I’d stick my neck out and say that diet books are very wrong for kids but I think that we should avoid freaking out and calling a councillor every time our son or daughters come home and mention the ‘d’ or ‘f’ words. They, like us are just observing the world and noticing that looks do matter.
But they only matter to a point.
It is up to us to help our children to draw the line and to step over it and we all know there is so much more to life than diet books and looks.

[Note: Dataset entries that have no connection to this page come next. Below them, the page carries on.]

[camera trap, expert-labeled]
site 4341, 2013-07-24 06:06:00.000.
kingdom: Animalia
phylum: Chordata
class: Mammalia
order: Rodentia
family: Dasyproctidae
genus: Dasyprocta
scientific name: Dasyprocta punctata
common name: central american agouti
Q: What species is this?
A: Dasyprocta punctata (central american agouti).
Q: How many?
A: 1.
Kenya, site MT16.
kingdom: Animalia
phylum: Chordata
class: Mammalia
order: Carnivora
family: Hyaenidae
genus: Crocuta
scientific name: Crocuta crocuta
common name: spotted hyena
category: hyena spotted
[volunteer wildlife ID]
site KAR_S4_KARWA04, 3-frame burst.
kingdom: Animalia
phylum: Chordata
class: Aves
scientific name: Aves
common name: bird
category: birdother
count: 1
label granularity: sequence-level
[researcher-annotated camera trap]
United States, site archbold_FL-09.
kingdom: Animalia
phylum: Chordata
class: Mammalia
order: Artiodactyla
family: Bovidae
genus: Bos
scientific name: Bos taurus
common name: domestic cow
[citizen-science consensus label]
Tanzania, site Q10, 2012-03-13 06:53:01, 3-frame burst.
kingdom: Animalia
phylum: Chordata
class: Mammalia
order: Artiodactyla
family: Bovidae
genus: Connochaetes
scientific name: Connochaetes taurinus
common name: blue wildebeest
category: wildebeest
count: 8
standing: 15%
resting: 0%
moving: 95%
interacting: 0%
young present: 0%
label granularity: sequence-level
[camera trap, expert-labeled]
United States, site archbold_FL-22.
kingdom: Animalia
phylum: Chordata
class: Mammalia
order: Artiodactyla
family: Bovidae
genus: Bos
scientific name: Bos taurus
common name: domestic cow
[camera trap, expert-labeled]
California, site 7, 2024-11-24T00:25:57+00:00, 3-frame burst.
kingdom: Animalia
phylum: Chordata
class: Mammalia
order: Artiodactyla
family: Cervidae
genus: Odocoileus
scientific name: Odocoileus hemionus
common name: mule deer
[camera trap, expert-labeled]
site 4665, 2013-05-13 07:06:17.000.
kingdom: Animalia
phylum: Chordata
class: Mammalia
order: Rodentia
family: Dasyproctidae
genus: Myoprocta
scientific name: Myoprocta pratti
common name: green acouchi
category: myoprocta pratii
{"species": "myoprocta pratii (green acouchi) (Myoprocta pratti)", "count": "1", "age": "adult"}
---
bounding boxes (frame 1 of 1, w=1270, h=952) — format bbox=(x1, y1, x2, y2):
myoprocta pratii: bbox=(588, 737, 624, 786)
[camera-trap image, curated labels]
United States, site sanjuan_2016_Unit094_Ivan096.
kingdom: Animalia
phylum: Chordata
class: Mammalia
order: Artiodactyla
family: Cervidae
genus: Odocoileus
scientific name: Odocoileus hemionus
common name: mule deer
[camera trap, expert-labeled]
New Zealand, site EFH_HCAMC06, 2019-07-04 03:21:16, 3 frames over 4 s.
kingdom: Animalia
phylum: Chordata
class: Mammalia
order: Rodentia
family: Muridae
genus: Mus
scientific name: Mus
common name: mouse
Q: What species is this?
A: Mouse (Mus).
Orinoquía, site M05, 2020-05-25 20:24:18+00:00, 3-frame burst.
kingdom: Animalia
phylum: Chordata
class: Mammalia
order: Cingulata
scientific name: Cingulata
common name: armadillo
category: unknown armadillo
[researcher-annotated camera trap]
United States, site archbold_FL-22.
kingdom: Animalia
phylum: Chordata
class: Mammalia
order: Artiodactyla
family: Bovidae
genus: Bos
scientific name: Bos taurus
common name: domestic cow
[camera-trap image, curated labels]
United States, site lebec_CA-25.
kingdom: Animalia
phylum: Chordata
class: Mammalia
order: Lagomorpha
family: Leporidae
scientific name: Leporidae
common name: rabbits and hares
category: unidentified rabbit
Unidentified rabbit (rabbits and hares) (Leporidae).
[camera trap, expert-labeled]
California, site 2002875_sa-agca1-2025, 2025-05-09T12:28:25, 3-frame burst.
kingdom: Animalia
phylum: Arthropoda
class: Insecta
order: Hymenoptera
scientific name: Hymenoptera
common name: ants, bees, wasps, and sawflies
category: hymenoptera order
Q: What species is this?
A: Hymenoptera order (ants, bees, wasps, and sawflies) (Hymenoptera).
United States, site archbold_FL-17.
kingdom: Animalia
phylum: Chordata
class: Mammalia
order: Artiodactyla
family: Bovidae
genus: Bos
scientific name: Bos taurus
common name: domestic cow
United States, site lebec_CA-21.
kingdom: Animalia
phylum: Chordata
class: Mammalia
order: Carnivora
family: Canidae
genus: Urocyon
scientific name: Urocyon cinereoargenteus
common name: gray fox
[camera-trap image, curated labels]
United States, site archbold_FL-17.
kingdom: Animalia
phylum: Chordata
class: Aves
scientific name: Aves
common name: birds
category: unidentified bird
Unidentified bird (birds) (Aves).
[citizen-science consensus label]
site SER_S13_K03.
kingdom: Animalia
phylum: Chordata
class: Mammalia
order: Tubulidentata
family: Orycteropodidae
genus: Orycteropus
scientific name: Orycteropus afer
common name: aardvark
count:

We have had our moment and come out the other side one way or another, so let’s help our children do the same by a) not buying this book and b) not having to buy this book.
I have described my family situation here because that is the only one I can really comment on. The fact that my family sits slap bang in the middle of any looks based measurement, that we are not a family of dieters, that we (as parents) do love our physical selves (but not excessively, that would be weird) and that my kids have felt the wrath of looks-based prejudice confirms to me that this is an issue for everyone and that could be helped if everyone was supportive of a less looks dominant way of measuring self-worth. We are all different but we are all going through the same.
If you need proper help I would recommend starting off by checking out one of the not-for-profit organisations that deal with disordered eating. The Butterfly Foundation is one such starting point.